I am using ROC curves for multi-label classification. I have a classifier that produces a score for each label, say a Logistic Regression that produces a probability. I understand that an ROC curve is parameterized by a discrimination threshold and assigns to a class the observations where a class with the highest probability is above the threshold.
If so, imagine these predictions for 5 observations with labels A or B:
Observation # Label Prob(A) Prob(B) 1 A 0.9 0.1 2 A 0.51 0.49 3 B 0.51 0.49 4 A 0.49 0.51 5 B 0.49 0.51
The first observation is a freebie. With a discrimination threshold of 0.9, we assign that observation correctly and no observation incorrectly. So True Positives are 1 and all others are zero (True Negatives, False Positives, False Negatives). The True Positive Rate is 1 and the False Positive Rate is 0, which is the ideal point at the top left in an ROC curve. We never see that point in an ROC curve, so I suspect my reasoning is wrong, or my concept of True/False Positive Rates is wrong.
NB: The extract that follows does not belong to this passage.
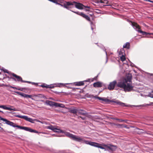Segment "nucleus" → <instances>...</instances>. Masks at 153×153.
<instances>
[{"instance_id":"e433bc0d","label":"nucleus","mask_w":153,"mask_h":153,"mask_svg":"<svg viewBox=\"0 0 153 153\" xmlns=\"http://www.w3.org/2000/svg\"><path fill=\"white\" fill-rule=\"evenodd\" d=\"M103 0H99V2L100 3H102Z\"/></svg>"},{"instance_id":"4be33fe9","label":"nucleus","mask_w":153,"mask_h":153,"mask_svg":"<svg viewBox=\"0 0 153 153\" xmlns=\"http://www.w3.org/2000/svg\"><path fill=\"white\" fill-rule=\"evenodd\" d=\"M130 43L129 42H126L125 44L123 45V48H126L127 49H129L130 48Z\"/></svg>"},{"instance_id":"c9c22d12","label":"nucleus","mask_w":153,"mask_h":153,"mask_svg":"<svg viewBox=\"0 0 153 153\" xmlns=\"http://www.w3.org/2000/svg\"><path fill=\"white\" fill-rule=\"evenodd\" d=\"M32 96L31 95H28V98H30L32 100H33V99L32 98Z\"/></svg>"},{"instance_id":"393cba45","label":"nucleus","mask_w":153,"mask_h":153,"mask_svg":"<svg viewBox=\"0 0 153 153\" xmlns=\"http://www.w3.org/2000/svg\"><path fill=\"white\" fill-rule=\"evenodd\" d=\"M77 111V110L76 109L74 108L73 109H71L70 110V112L71 113H73V114H76Z\"/></svg>"},{"instance_id":"69168bd1","label":"nucleus","mask_w":153,"mask_h":153,"mask_svg":"<svg viewBox=\"0 0 153 153\" xmlns=\"http://www.w3.org/2000/svg\"><path fill=\"white\" fill-rule=\"evenodd\" d=\"M97 13H99V12H98V11H97Z\"/></svg>"},{"instance_id":"5701e85b","label":"nucleus","mask_w":153,"mask_h":153,"mask_svg":"<svg viewBox=\"0 0 153 153\" xmlns=\"http://www.w3.org/2000/svg\"><path fill=\"white\" fill-rule=\"evenodd\" d=\"M55 86H55V84H52L50 85H47L46 84L45 87L47 88H53Z\"/></svg>"},{"instance_id":"b1692460","label":"nucleus","mask_w":153,"mask_h":153,"mask_svg":"<svg viewBox=\"0 0 153 153\" xmlns=\"http://www.w3.org/2000/svg\"><path fill=\"white\" fill-rule=\"evenodd\" d=\"M56 107H60L63 108L65 106L64 105L62 104H59L57 103H56Z\"/></svg>"},{"instance_id":"338daca9","label":"nucleus","mask_w":153,"mask_h":153,"mask_svg":"<svg viewBox=\"0 0 153 153\" xmlns=\"http://www.w3.org/2000/svg\"><path fill=\"white\" fill-rule=\"evenodd\" d=\"M0 74H1V73L0 72Z\"/></svg>"},{"instance_id":"aec40b11","label":"nucleus","mask_w":153,"mask_h":153,"mask_svg":"<svg viewBox=\"0 0 153 153\" xmlns=\"http://www.w3.org/2000/svg\"><path fill=\"white\" fill-rule=\"evenodd\" d=\"M113 102L122 106H126V105H125L124 103L119 101H114Z\"/></svg>"},{"instance_id":"c756f323","label":"nucleus","mask_w":153,"mask_h":153,"mask_svg":"<svg viewBox=\"0 0 153 153\" xmlns=\"http://www.w3.org/2000/svg\"><path fill=\"white\" fill-rule=\"evenodd\" d=\"M10 88H13L14 89H16V90H21V91H22V90H21V89L20 88L19 89H18L17 88H16V87H13L12 86H10Z\"/></svg>"},{"instance_id":"f03ea898","label":"nucleus","mask_w":153,"mask_h":153,"mask_svg":"<svg viewBox=\"0 0 153 153\" xmlns=\"http://www.w3.org/2000/svg\"><path fill=\"white\" fill-rule=\"evenodd\" d=\"M64 134L66 136L74 140L89 145L91 146L100 148L101 149H104V148L102 147L101 144L96 142L85 140L83 139V137L82 136H79L74 135L67 131H65L64 132Z\"/></svg>"},{"instance_id":"412c9836","label":"nucleus","mask_w":153,"mask_h":153,"mask_svg":"<svg viewBox=\"0 0 153 153\" xmlns=\"http://www.w3.org/2000/svg\"><path fill=\"white\" fill-rule=\"evenodd\" d=\"M119 56L120 57V59L122 62H123L125 60L126 58L124 56V54H120Z\"/></svg>"},{"instance_id":"bb28decb","label":"nucleus","mask_w":153,"mask_h":153,"mask_svg":"<svg viewBox=\"0 0 153 153\" xmlns=\"http://www.w3.org/2000/svg\"><path fill=\"white\" fill-rule=\"evenodd\" d=\"M118 52L119 53V55L120 56V54H124V51L123 50V49H120V50H118Z\"/></svg>"},{"instance_id":"2f4dec72","label":"nucleus","mask_w":153,"mask_h":153,"mask_svg":"<svg viewBox=\"0 0 153 153\" xmlns=\"http://www.w3.org/2000/svg\"><path fill=\"white\" fill-rule=\"evenodd\" d=\"M102 3L107 4L108 3V1L106 0H103Z\"/></svg>"},{"instance_id":"bf43d9fd","label":"nucleus","mask_w":153,"mask_h":153,"mask_svg":"<svg viewBox=\"0 0 153 153\" xmlns=\"http://www.w3.org/2000/svg\"><path fill=\"white\" fill-rule=\"evenodd\" d=\"M105 6H110V5H109V4H107V5H105Z\"/></svg>"},{"instance_id":"a211bd4d","label":"nucleus","mask_w":153,"mask_h":153,"mask_svg":"<svg viewBox=\"0 0 153 153\" xmlns=\"http://www.w3.org/2000/svg\"><path fill=\"white\" fill-rule=\"evenodd\" d=\"M12 74L13 76L15 77L17 79V81H21V80H22V77L19 76H18L14 73H12Z\"/></svg>"},{"instance_id":"4c0bfd02","label":"nucleus","mask_w":153,"mask_h":153,"mask_svg":"<svg viewBox=\"0 0 153 153\" xmlns=\"http://www.w3.org/2000/svg\"><path fill=\"white\" fill-rule=\"evenodd\" d=\"M84 7L86 8H90V7H89V6H84Z\"/></svg>"},{"instance_id":"680f3d73","label":"nucleus","mask_w":153,"mask_h":153,"mask_svg":"<svg viewBox=\"0 0 153 153\" xmlns=\"http://www.w3.org/2000/svg\"><path fill=\"white\" fill-rule=\"evenodd\" d=\"M10 133L12 134L13 132L12 131H10Z\"/></svg>"},{"instance_id":"ddd939ff","label":"nucleus","mask_w":153,"mask_h":153,"mask_svg":"<svg viewBox=\"0 0 153 153\" xmlns=\"http://www.w3.org/2000/svg\"><path fill=\"white\" fill-rule=\"evenodd\" d=\"M10 107H7L5 105H3V108L5 110H8L9 111H16L17 110L14 108H13V106L9 105Z\"/></svg>"},{"instance_id":"09e8293b","label":"nucleus","mask_w":153,"mask_h":153,"mask_svg":"<svg viewBox=\"0 0 153 153\" xmlns=\"http://www.w3.org/2000/svg\"><path fill=\"white\" fill-rule=\"evenodd\" d=\"M93 14V13H91L90 14V15L92 16Z\"/></svg>"},{"instance_id":"4d7b16f0","label":"nucleus","mask_w":153,"mask_h":153,"mask_svg":"<svg viewBox=\"0 0 153 153\" xmlns=\"http://www.w3.org/2000/svg\"><path fill=\"white\" fill-rule=\"evenodd\" d=\"M143 0L144 1H149V0Z\"/></svg>"},{"instance_id":"13d9d810","label":"nucleus","mask_w":153,"mask_h":153,"mask_svg":"<svg viewBox=\"0 0 153 153\" xmlns=\"http://www.w3.org/2000/svg\"><path fill=\"white\" fill-rule=\"evenodd\" d=\"M55 136H56V137H58V136H59V135H55Z\"/></svg>"},{"instance_id":"864d4df0","label":"nucleus","mask_w":153,"mask_h":153,"mask_svg":"<svg viewBox=\"0 0 153 153\" xmlns=\"http://www.w3.org/2000/svg\"><path fill=\"white\" fill-rule=\"evenodd\" d=\"M1 118H3L1 117L0 116V120H1Z\"/></svg>"},{"instance_id":"6ab92c4d","label":"nucleus","mask_w":153,"mask_h":153,"mask_svg":"<svg viewBox=\"0 0 153 153\" xmlns=\"http://www.w3.org/2000/svg\"><path fill=\"white\" fill-rule=\"evenodd\" d=\"M93 85L94 87H99L102 86V83L100 82H97L94 83Z\"/></svg>"},{"instance_id":"4468645a","label":"nucleus","mask_w":153,"mask_h":153,"mask_svg":"<svg viewBox=\"0 0 153 153\" xmlns=\"http://www.w3.org/2000/svg\"><path fill=\"white\" fill-rule=\"evenodd\" d=\"M94 97L95 99H98L100 100H102L105 102H108L110 101L109 100L106 98L100 97L98 96H94Z\"/></svg>"},{"instance_id":"de8ad7c7","label":"nucleus","mask_w":153,"mask_h":153,"mask_svg":"<svg viewBox=\"0 0 153 153\" xmlns=\"http://www.w3.org/2000/svg\"><path fill=\"white\" fill-rule=\"evenodd\" d=\"M27 82L29 83H31V82H29V81H27Z\"/></svg>"},{"instance_id":"473e14b6","label":"nucleus","mask_w":153,"mask_h":153,"mask_svg":"<svg viewBox=\"0 0 153 153\" xmlns=\"http://www.w3.org/2000/svg\"><path fill=\"white\" fill-rule=\"evenodd\" d=\"M3 70L4 72L9 73V71L5 69H3Z\"/></svg>"},{"instance_id":"a19ab883","label":"nucleus","mask_w":153,"mask_h":153,"mask_svg":"<svg viewBox=\"0 0 153 153\" xmlns=\"http://www.w3.org/2000/svg\"><path fill=\"white\" fill-rule=\"evenodd\" d=\"M80 117L82 120H84L85 118V117Z\"/></svg>"},{"instance_id":"6e6d98bb","label":"nucleus","mask_w":153,"mask_h":153,"mask_svg":"<svg viewBox=\"0 0 153 153\" xmlns=\"http://www.w3.org/2000/svg\"><path fill=\"white\" fill-rule=\"evenodd\" d=\"M12 79H13L14 80H15V81H16V79H14V78H12Z\"/></svg>"},{"instance_id":"5fc2aeb1","label":"nucleus","mask_w":153,"mask_h":153,"mask_svg":"<svg viewBox=\"0 0 153 153\" xmlns=\"http://www.w3.org/2000/svg\"><path fill=\"white\" fill-rule=\"evenodd\" d=\"M59 84H60V85H63V84L62 83H60Z\"/></svg>"},{"instance_id":"1a4fd4ad","label":"nucleus","mask_w":153,"mask_h":153,"mask_svg":"<svg viewBox=\"0 0 153 153\" xmlns=\"http://www.w3.org/2000/svg\"><path fill=\"white\" fill-rule=\"evenodd\" d=\"M72 12L73 13H74L78 15H79L80 16H82L83 17L85 18V19H86L87 20L90 21V18L88 16L86 15L85 14L83 13L82 12H76V11H72Z\"/></svg>"},{"instance_id":"9d476101","label":"nucleus","mask_w":153,"mask_h":153,"mask_svg":"<svg viewBox=\"0 0 153 153\" xmlns=\"http://www.w3.org/2000/svg\"><path fill=\"white\" fill-rule=\"evenodd\" d=\"M117 84V82L116 80H114L110 82L108 86V89L110 90L114 89Z\"/></svg>"},{"instance_id":"423d86ee","label":"nucleus","mask_w":153,"mask_h":153,"mask_svg":"<svg viewBox=\"0 0 153 153\" xmlns=\"http://www.w3.org/2000/svg\"><path fill=\"white\" fill-rule=\"evenodd\" d=\"M47 127V129L53 130L54 132H60L64 134V132H65V131H64L60 130V129H58L56 127L52 125L48 126Z\"/></svg>"},{"instance_id":"58836bf2","label":"nucleus","mask_w":153,"mask_h":153,"mask_svg":"<svg viewBox=\"0 0 153 153\" xmlns=\"http://www.w3.org/2000/svg\"><path fill=\"white\" fill-rule=\"evenodd\" d=\"M147 134H149V135H151L153 137V134H152L151 133L147 132Z\"/></svg>"},{"instance_id":"2eb2a0df","label":"nucleus","mask_w":153,"mask_h":153,"mask_svg":"<svg viewBox=\"0 0 153 153\" xmlns=\"http://www.w3.org/2000/svg\"><path fill=\"white\" fill-rule=\"evenodd\" d=\"M56 102L48 100H46L45 102V104L47 105H49L51 106H56Z\"/></svg>"},{"instance_id":"6e6552de","label":"nucleus","mask_w":153,"mask_h":153,"mask_svg":"<svg viewBox=\"0 0 153 153\" xmlns=\"http://www.w3.org/2000/svg\"><path fill=\"white\" fill-rule=\"evenodd\" d=\"M16 117L21 118H22L26 121H28L29 122H30L32 123H33V120L31 118H29L27 116H22L19 115H16Z\"/></svg>"},{"instance_id":"72a5a7b5","label":"nucleus","mask_w":153,"mask_h":153,"mask_svg":"<svg viewBox=\"0 0 153 153\" xmlns=\"http://www.w3.org/2000/svg\"><path fill=\"white\" fill-rule=\"evenodd\" d=\"M104 51L105 52V53H106V63L108 61V58H107V52L106 51V49L104 50Z\"/></svg>"},{"instance_id":"3c124183","label":"nucleus","mask_w":153,"mask_h":153,"mask_svg":"<svg viewBox=\"0 0 153 153\" xmlns=\"http://www.w3.org/2000/svg\"><path fill=\"white\" fill-rule=\"evenodd\" d=\"M0 124H1L0 123ZM0 128H1V129H2V130H3V128H1V127H0Z\"/></svg>"},{"instance_id":"f8f14e48","label":"nucleus","mask_w":153,"mask_h":153,"mask_svg":"<svg viewBox=\"0 0 153 153\" xmlns=\"http://www.w3.org/2000/svg\"><path fill=\"white\" fill-rule=\"evenodd\" d=\"M22 129L30 132H34L36 133H37L38 132L37 131L28 127H23Z\"/></svg>"},{"instance_id":"a878e982","label":"nucleus","mask_w":153,"mask_h":153,"mask_svg":"<svg viewBox=\"0 0 153 153\" xmlns=\"http://www.w3.org/2000/svg\"><path fill=\"white\" fill-rule=\"evenodd\" d=\"M149 96L153 98V91H152L151 92H150L149 94Z\"/></svg>"},{"instance_id":"f257e3e1","label":"nucleus","mask_w":153,"mask_h":153,"mask_svg":"<svg viewBox=\"0 0 153 153\" xmlns=\"http://www.w3.org/2000/svg\"><path fill=\"white\" fill-rule=\"evenodd\" d=\"M132 75L128 74L125 78L122 79L117 83V87L123 89L125 92H129L133 90V86L131 82Z\"/></svg>"},{"instance_id":"c03bdc74","label":"nucleus","mask_w":153,"mask_h":153,"mask_svg":"<svg viewBox=\"0 0 153 153\" xmlns=\"http://www.w3.org/2000/svg\"><path fill=\"white\" fill-rule=\"evenodd\" d=\"M31 83H32V84H37L36 83H35V82H31Z\"/></svg>"},{"instance_id":"9b49d317","label":"nucleus","mask_w":153,"mask_h":153,"mask_svg":"<svg viewBox=\"0 0 153 153\" xmlns=\"http://www.w3.org/2000/svg\"><path fill=\"white\" fill-rule=\"evenodd\" d=\"M73 4H75V7L78 9L79 10L83 9L84 8V5L80 3H77L75 1H73L72 2Z\"/></svg>"},{"instance_id":"20e7f679","label":"nucleus","mask_w":153,"mask_h":153,"mask_svg":"<svg viewBox=\"0 0 153 153\" xmlns=\"http://www.w3.org/2000/svg\"><path fill=\"white\" fill-rule=\"evenodd\" d=\"M1 120L5 122V123L11 126H12L13 127H17L20 129H22L23 127L19 125H16V124L13 123L7 120L4 118H1Z\"/></svg>"},{"instance_id":"7c9ffc66","label":"nucleus","mask_w":153,"mask_h":153,"mask_svg":"<svg viewBox=\"0 0 153 153\" xmlns=\"http://www.w3.org/2000/svg\"><path fill=\"white\" fill-rule=\"evenodd\" d=\"M48 1H51L52 2H53L54 3H56V4H58V2H57V1H56V0H48Z\"/></svg>"},{"instance_id":"c85d7f7f","label":"nucleus","mask_w":153,"mask_h":153,"mask_svg":"<svg viewBox=\"0 0 153 153\" xmlns=\"http://www.w3.org/2000/svg\"><path fill=\"white\" fill-rule=\"evenodd\" d=\"M91 30H93L94 28L95 27V25L94 24H93L91 22Z\"/></svg>"},{"instance_id":"dca6fc26","label":"nucleus","mask_w":153,"mask_h":153,"mask_svg":"<svg viewBox=\"0 0 153 153\" xmlns=\"http://www.w3.org/2000/svg\"><path fill=\"white\" fill-rule=\"evenodd\" d=\"M89 82V80L88 79V80H85V81H80V82H76V85H77V86L83 85L84 84V82Z\"/></svg>"},{"instance_id":"603ef678","label":"nucleus","mask_w":153,"mask_h":153,"mask_svg":"<svg viewBox=\"0 0 153 153\" xmlns=\"http://www.w3.org/2000/svg\"><path fill=\"white\" fill-rule=\"evenodd\" d=\"M96 2H97V3H100V2H99V0H97V1Z\"/></svg>"},{"instance_id":"774afa93","label":"nucleus","mask_w":153,"mask_h":153,"mask_svg":"<svg viewBox=\"0 0 153 153\" xmlns=\"http://www.w3.org/2000/svg\"><path fill=\"white\" fill-rule=\"evenodd\" d=\"M0 111H1V110H0Z\"/></svg>"},{"instance_id":"7ed1b4c3","label":"nucleus","mask_w":153,"mask_h":153,"mask_svg":"<svg viewBox=\"0 0 153 153\" xmlns=\"http://www.w3.org/2000/svg\"><path fill=\"white\" fill-rule=\"evenodd\" d=\"M131 25L139 33H142L143 35H148L152 34L153 35V33H148L144 32L140 30V27L137 23L135 22H132Z\"/></svg>"},{"instance_id":"e2e57ef3","label":"nucleus","mask_w":153,"mask_h":153,"mask_svg":"<svg viewBox=\"0 0 153 153\" xmlns=\"http://www.w3.org/2000/svg\"><path fill=\"white\" fill-rule=\"evenodd\" d=\"M0 112H2V113H3V111H0Z\"/></svg>"},{"instance_id":"a18cd8bd","label":"nucleus","mask_w":153,"mask_h":153,"mask_svg":"<svg viewBox=\"0 0 153 153\" xmlns=\"http://www.w3.org/2000/svg\"><path fill=\"white\" fill-rule=\"evenodd\" d=\"M3 105H0V108H3Z\"/></svg>"},{"instance_id":"39448f33","label":"nucleus","mask_w":153,"mask_h":153,"mask_svg":"<svg viewBox=\"0 0 153 153\" xmlns=\"http://www.w3.org/2000/svg\"><path fill=\"white\" fill-rule=\"evenodd\" d=\"M104 146L105 148L102 147L104 148V149H105V150H107L108 151H115L117 148L116 146L112 145L110 144L108 145H104Z\"/></svg>"},{"instance_id":"ea45409f","label":"nucleus","mask_w":153,"mask_h":153,"mask_svg":"<svg viewBox=\"0 0 153 153\" xmlns=\"http://www.w3.org/2000/svg\"><path fill=\"white\" fill-rule=\"evenodd\" d=\"M45 84H44L43 85H42L41 86L42 87H45Z\"/></svg>"},{"instance_id":"0eeeda50","label":"nucleus","mask_w":153,"mask_h":153,"mask_svg":"<svg viewBox=\"0 0 153 153\" xmlns=\"http://www.w3.org/2000/svg\"><path fill=\"white\" fill-rule=\"evenodd\" d=\"M62 6H63L64 8L67 9L68 10H69L72 12V10H70V9L71 8L70 7H69L68 6H70V5H74V4L72 2H69V1H67L63 5H61V4H60Z\"/></svg>"},{"instance_id":"f3484780","label":"nucleus","mask_w":153,"mask_h":153,"mask_svg":"<svg viewBox=\"0 0 153 153\" xmlns=\"http://www.w3.org/2000/svg\"><path fill=\"white\" fill-rule=\"evenodd\" d=\"M16 93L18 94L19 95L21 96L22 97L26 98H28V94H25L24 93L18 91H16Z\"/></svg>"},{"instance_id":"49530a36","label":"nucleus","mask_w":153,"mask_h":153,"mask_svg":"<svg viewBox=\"0 0 153 153\" xmlns=\"http://www.w3.org/2000/svg\"><path fill=\"white\" fill-rule=\"evenodd\" d=\"M6 86L9 87H10V85H5Z\"/></svg>"},{"instance_id":"f704fd0d","label":"nucleus","mask_w":153,"mask_h":153,"mask_svg":"<svg viewBox=\"0 0 153 153\" xmlns=\"http://www.w3.org/2000/svg\"><path fill=\"white\" fill-rule=\"evenodd\" d=\"M116 120H119L120 121V122H124L125 121L124 120H120V119H116Z\"/></svg>"},{"instance_id":"79ce46f5","label":"nucleus","mask_w":153,"mask_h":153,"mask_svg":"<svg viewBox=\"0 0 153 153\" xmlns=\"http://www.w3.org/2000/svg\"><path fill=\"white\" fill-rule=\"evenodd\" d=\"M21 82H27V81H23L22 79V80H21Z\"/></svg>"},{"instance_id":"052dcab7","label":"nucleus","mask_w":153,"mask_h":153,"mask_svg":"<svg viewBox=\"0 0 153 153\" xmlns=\"http://www.w3.org/2000/svg\"><path fill=\"white\" fill-rule=\"evenodd\" d=\"M85 11H89V10L87 9H85Z\"/></svg>"},{"instance_id":"cd10ccee","label":"nucleus","mask_w":153,"mask_h":153,"mask_svg":"<svg viewBox=\"0 0 153 153\" xmlns=\"http://www.w3.org/2000/svg\"><path fill=\"white\" fill-rule=\"evenodd\" d=\"M83 111V110H80L78 111V112L80 113L82 115H85L86 113L84 112H82L81 111Z\"/></svg>"},{"instance_id":"37998d69","label":"nucleus","mask_w":153,"mask_h":153,"mask_svg":"<svg viewBox=\"0 0 153 153\" xmlns=\"http://www.w3.org/2000/svg\"><path fill=\"white\" fill-rule=\"evenodd\" d=\"M149 2L153 3V1H151V0H149Z\"/></svg>"},{"instance_id":"0e129e2a","label":"nucleus","mask_w":153,"mask_h":153,"mask_svg":"<svg viewBox=\"0 0 153 153\" xmlns=\"http://www.w3.org/2000/svg\"><path fill=\"white\" fill-rule=\"evenodd\" d=\"M97 10V11H99V10Z\"/></svg>"},{"instance_id":"8fccbe9b","label":"nucleus","mask_w":153,"mask_h":153,"mask_svg":"<svg viewBox=\"0 0 153 153\" xmlns=\"http://www.w3.org/2000/svg\"><path fill=\"white\" fill-rule=\"evenodd\" d=\"M134 65L133 64H131V66H133Z\"/></svg>"}]
</instances>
Another possibility is to assign only observations with a probability above a threshold to the most likely class, and all others to the negative class. But that approach lumps together an observation that we are sure is in the negative class and one that we're not sure is in the positive class. A consequence is that it is not invariant under re-labeling (positive to negative and vice-versa).
How exactly does an ROC curve use the discrimination threshold?